■ CHALLENGE ■
Quote the data below word for word, starting at the line containing "When examined carefully, is" and ending at the line containing "2.31 meters", both included.

-- -- --

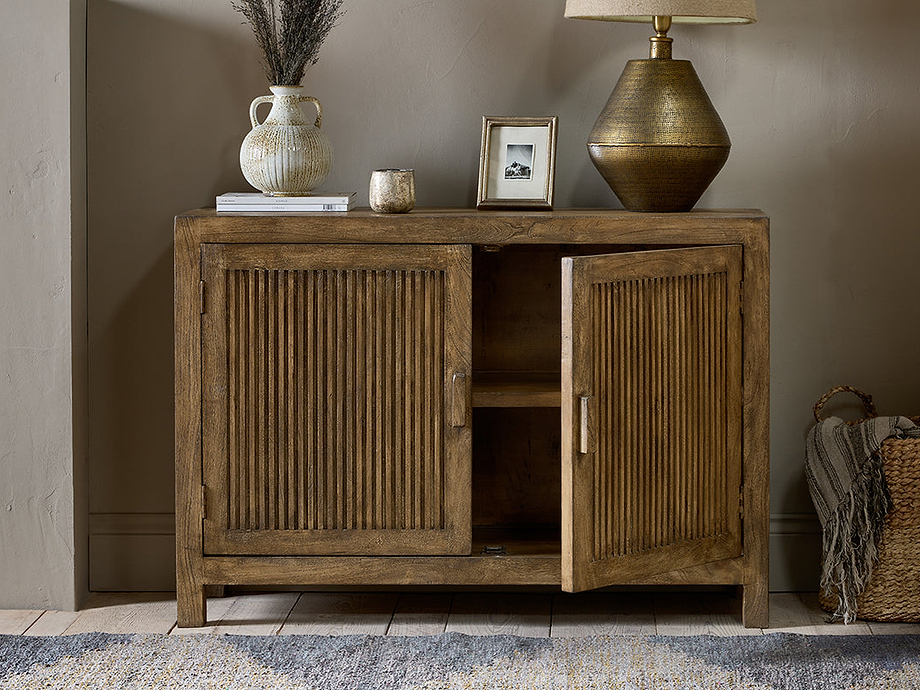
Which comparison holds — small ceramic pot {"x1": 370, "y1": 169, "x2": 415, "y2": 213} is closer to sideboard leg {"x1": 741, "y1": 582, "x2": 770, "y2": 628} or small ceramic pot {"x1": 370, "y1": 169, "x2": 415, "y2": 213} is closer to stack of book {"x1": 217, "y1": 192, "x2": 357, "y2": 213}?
stack of book {"x1": 217, "y1": 192, "x2": 357, "y2": 213}

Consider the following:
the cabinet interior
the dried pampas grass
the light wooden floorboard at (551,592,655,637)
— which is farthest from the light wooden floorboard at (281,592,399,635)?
the dried pampas grass

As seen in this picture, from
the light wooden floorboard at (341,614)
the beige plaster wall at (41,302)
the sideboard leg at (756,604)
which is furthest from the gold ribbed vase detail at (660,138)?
Result: the beige plaster wall at (41,302)

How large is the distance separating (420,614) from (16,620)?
0.86 m

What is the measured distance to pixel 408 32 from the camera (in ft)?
8.17

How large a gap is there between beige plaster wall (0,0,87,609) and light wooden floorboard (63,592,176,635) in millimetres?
71

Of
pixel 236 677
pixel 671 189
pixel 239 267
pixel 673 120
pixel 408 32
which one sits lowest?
pixel 236 677

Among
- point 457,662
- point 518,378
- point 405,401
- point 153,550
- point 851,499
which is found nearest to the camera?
point 457,662

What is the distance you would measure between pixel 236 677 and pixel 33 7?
143cm

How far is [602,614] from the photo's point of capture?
2.40 meters

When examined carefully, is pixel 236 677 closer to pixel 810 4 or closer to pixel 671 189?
pixel 671 189

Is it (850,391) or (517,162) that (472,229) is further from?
(850,391)

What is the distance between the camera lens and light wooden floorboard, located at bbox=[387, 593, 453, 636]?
2.31 meters

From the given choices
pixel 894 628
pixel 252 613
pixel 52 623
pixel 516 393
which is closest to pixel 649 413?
pixel 516 393

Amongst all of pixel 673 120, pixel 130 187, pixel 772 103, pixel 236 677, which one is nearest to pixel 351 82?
pixel 130 187
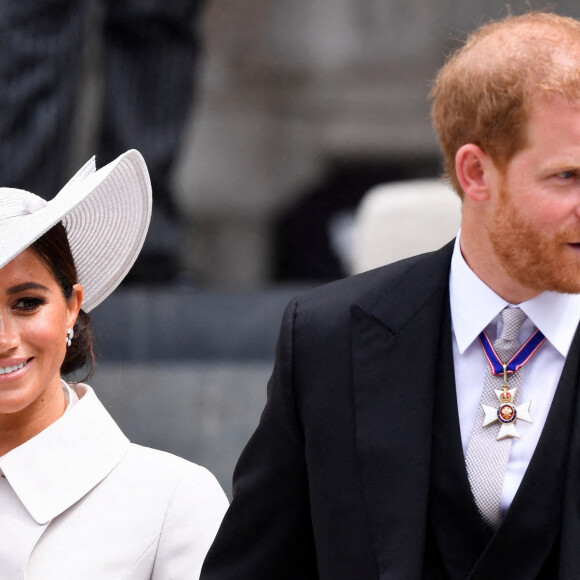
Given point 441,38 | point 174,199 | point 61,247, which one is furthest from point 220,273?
point 61,247

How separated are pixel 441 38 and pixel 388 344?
11.0 feet

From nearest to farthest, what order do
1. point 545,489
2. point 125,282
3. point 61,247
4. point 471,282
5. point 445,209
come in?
point 545,489 < point 471,282 < point 61,247 < point 445,209 < point 125,282

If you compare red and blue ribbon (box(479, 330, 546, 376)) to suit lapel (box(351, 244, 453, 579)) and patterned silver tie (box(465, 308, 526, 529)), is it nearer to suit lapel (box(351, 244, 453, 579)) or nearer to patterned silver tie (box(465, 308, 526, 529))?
patterned silver tie (box(465, 308, 526, 529))

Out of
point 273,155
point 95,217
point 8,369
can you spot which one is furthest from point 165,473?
point 273,155

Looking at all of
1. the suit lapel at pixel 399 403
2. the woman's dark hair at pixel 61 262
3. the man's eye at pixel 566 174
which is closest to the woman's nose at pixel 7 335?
the woman's dark hair at pixel 61 262

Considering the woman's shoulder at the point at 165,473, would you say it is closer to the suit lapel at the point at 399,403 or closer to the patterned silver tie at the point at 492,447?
the suit lapel at the point at 399,403

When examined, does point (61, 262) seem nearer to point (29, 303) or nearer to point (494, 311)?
point (29, 303)

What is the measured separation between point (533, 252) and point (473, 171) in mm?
230

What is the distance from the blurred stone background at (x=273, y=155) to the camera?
545cm

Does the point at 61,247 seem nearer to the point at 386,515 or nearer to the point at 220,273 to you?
the point at 386,515

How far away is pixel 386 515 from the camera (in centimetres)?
243

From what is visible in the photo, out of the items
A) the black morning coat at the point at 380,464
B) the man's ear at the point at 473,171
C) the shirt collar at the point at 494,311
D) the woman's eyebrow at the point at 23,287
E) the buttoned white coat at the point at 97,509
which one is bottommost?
the buttoned white coat at the point at 97,509

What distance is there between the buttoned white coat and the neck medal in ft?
2.64

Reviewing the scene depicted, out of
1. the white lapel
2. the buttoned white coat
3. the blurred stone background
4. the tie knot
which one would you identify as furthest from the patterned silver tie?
the blurred stone background
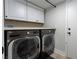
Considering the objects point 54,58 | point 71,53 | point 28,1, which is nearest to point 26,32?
point 28,1

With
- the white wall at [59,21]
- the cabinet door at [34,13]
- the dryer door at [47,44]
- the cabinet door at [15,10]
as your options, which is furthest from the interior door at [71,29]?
the cabinet door at [15,10]

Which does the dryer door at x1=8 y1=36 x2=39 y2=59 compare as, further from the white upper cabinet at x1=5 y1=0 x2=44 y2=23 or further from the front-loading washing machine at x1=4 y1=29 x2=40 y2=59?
the white upper cabinet at x1=5 y1=0 x2=44 y2=23

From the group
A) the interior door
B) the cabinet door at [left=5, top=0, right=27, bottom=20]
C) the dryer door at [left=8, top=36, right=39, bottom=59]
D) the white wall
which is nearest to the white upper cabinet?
the cabinet door at [left=5, top=0, right=27, bottom=20]

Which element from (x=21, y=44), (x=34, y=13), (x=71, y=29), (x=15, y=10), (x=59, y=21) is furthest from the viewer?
(x=59, y=21)

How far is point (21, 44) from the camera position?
1117 millimetres

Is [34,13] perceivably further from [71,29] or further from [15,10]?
[71,29]

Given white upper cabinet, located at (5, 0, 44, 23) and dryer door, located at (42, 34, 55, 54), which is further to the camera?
dryer door, located at (42, 34, 55, 54)

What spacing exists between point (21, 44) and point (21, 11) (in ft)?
3.32

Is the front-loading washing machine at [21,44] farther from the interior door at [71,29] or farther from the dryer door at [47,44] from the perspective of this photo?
the interior door at [71,29]

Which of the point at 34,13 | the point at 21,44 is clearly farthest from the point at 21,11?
the point at 21,44

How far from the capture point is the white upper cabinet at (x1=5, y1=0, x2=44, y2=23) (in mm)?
1470

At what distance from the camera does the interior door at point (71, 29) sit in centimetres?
188

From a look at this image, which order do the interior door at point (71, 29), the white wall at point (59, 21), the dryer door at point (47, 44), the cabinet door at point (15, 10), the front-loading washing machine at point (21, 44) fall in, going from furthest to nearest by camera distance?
the white wall at point (59, 21) < the interior door at point (71, 29) < the dryer door at point (47, 44) < the cabinet door at point (15, 10) < the front-loading washing machine at point (21, 44)

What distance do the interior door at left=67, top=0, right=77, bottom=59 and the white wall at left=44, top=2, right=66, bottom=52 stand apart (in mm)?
206
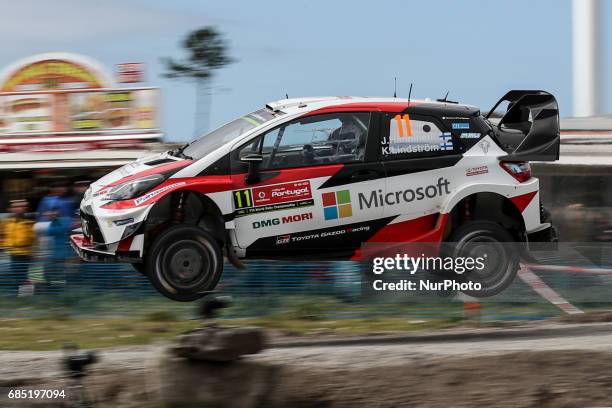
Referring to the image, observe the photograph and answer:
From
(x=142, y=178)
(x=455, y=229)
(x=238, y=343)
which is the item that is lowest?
(x=238, y=343)

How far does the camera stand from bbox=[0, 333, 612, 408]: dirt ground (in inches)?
347

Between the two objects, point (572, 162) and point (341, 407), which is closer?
point (341, 407)

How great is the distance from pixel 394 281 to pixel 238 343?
1974 mm

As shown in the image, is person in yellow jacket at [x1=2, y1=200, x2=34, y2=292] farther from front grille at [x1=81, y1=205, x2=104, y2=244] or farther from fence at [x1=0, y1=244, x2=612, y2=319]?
front grille at [x1=81, y1=205, x2=104, y2=244]

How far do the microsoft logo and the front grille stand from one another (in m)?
2.14

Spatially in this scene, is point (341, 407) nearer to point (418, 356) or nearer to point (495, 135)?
point (418, 356)

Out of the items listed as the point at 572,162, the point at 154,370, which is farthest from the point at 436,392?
the point at 572,162

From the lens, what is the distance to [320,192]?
9.78 metres

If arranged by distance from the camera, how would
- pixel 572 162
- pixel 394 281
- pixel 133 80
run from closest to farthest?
pixel 394 281, pixel 572 162, pixel 133 80

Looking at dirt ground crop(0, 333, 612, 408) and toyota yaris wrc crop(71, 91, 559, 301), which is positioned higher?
toyota yaris wrc crop(71, 91, 559, 301)

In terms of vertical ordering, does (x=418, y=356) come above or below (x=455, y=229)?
below

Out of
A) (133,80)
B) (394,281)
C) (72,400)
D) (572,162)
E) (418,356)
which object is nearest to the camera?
(72,400)

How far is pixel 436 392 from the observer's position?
29.1ft

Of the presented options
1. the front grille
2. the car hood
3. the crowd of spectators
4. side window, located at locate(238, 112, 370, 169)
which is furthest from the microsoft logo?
the crowd of spectators
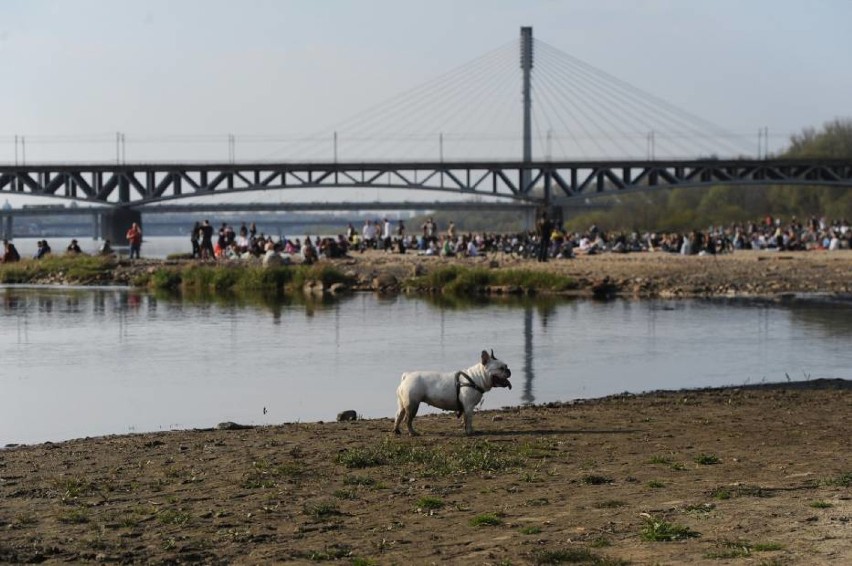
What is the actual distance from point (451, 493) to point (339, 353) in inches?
618

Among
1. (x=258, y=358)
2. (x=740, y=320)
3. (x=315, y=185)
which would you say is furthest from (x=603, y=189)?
(x=258, y=358)

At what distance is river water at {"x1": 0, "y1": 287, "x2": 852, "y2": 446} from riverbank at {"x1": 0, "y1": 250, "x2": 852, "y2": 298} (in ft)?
13.3

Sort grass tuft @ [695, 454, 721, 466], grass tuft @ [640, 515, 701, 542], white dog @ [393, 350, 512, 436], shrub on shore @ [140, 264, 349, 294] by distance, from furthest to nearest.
→ shrub on shore @ [140, 264, 349, 294] → white dog @ [393, 350, 512, 436] → grass tuft @ [695, 454, 721, 466] → grass tuft @ [640, 515, 701, 542]

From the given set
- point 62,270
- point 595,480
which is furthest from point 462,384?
point 62,270

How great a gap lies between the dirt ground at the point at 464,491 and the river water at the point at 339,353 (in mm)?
3336

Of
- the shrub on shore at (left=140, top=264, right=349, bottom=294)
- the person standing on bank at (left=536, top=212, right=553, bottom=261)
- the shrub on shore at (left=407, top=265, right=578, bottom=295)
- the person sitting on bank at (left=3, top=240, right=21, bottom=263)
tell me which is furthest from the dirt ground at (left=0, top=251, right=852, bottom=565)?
the person sitting on bank at (left=3, top=240, right=21, bottom=263)

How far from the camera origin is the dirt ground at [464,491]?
8.58 m

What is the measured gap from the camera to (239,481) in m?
11.2

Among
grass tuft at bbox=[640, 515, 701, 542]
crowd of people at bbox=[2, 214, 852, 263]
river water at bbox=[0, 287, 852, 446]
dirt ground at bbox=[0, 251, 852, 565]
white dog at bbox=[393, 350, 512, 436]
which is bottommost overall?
river water at bbox=[0, 287, 852, 446]

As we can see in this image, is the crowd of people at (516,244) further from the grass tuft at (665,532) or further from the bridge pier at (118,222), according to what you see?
the bridge pier at (118,222)

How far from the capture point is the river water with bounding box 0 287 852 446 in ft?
61.5

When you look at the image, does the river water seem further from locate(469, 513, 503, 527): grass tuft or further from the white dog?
locate(469, 513, 503, 527): grass tuft

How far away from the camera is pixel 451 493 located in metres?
10.6

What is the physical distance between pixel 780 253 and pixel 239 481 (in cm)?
4831
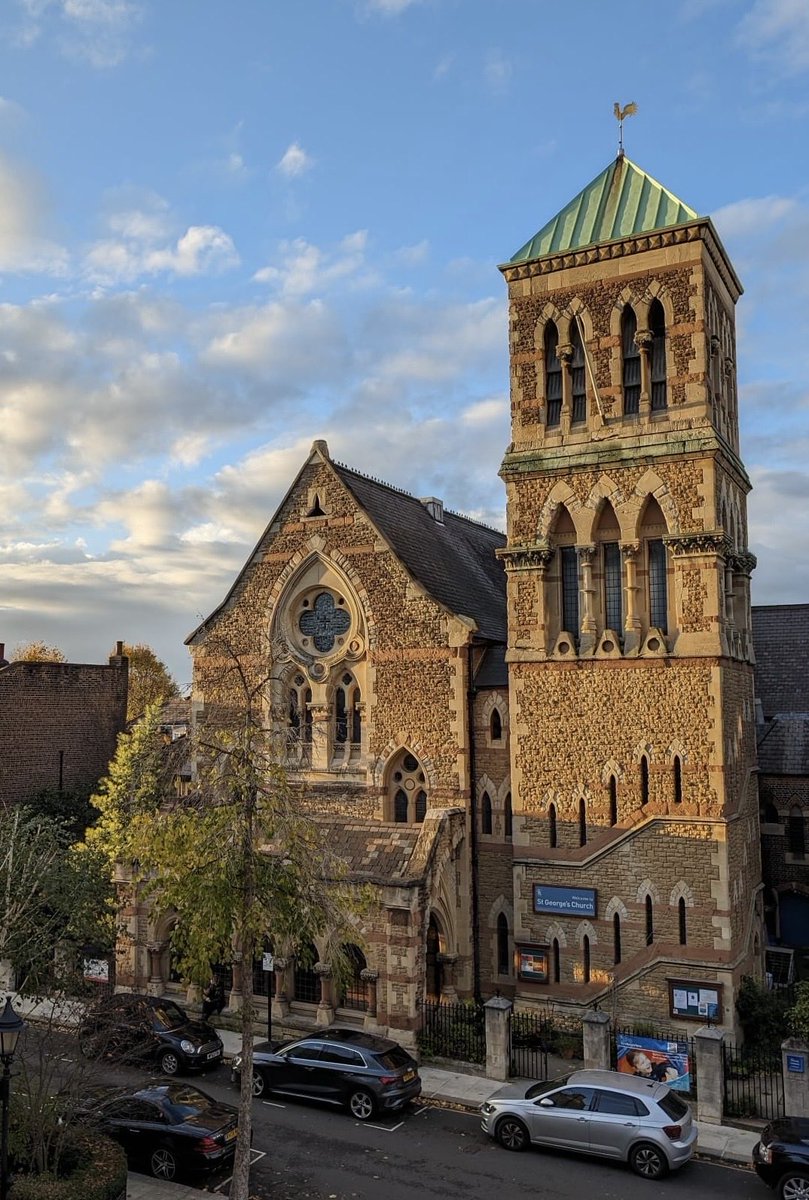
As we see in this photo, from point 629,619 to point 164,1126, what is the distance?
574 inches

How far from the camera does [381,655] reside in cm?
2633

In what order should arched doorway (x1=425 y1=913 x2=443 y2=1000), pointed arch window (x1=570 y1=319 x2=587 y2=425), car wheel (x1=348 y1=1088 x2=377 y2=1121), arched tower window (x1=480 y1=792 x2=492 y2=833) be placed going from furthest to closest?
arched tower window (x1=480 y1=792 x2=492 y2=833), pointed arch window (x1=570 y1=319 x2=587 y2=425), arched doorway (x1=425 y1=913 x2=443 y2=1000), car wheel (x1=348 y1=1088 x2=377 y2=1121)

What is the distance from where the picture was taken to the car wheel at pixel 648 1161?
1595 centimetres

-- -- --

■ TASK RESULT ■
When examined carefully, is pixel 236 677 closer to pixel 810 4 or closer to pixel 671 189?
pixel 671 189

Is it (850,391) or (517,162) that (472,229) is further from?
(850,391)

What is the distance between the camera lens and light wooden floorboard, located at bbox=[387, 593, 453, 636]?
2.31 meters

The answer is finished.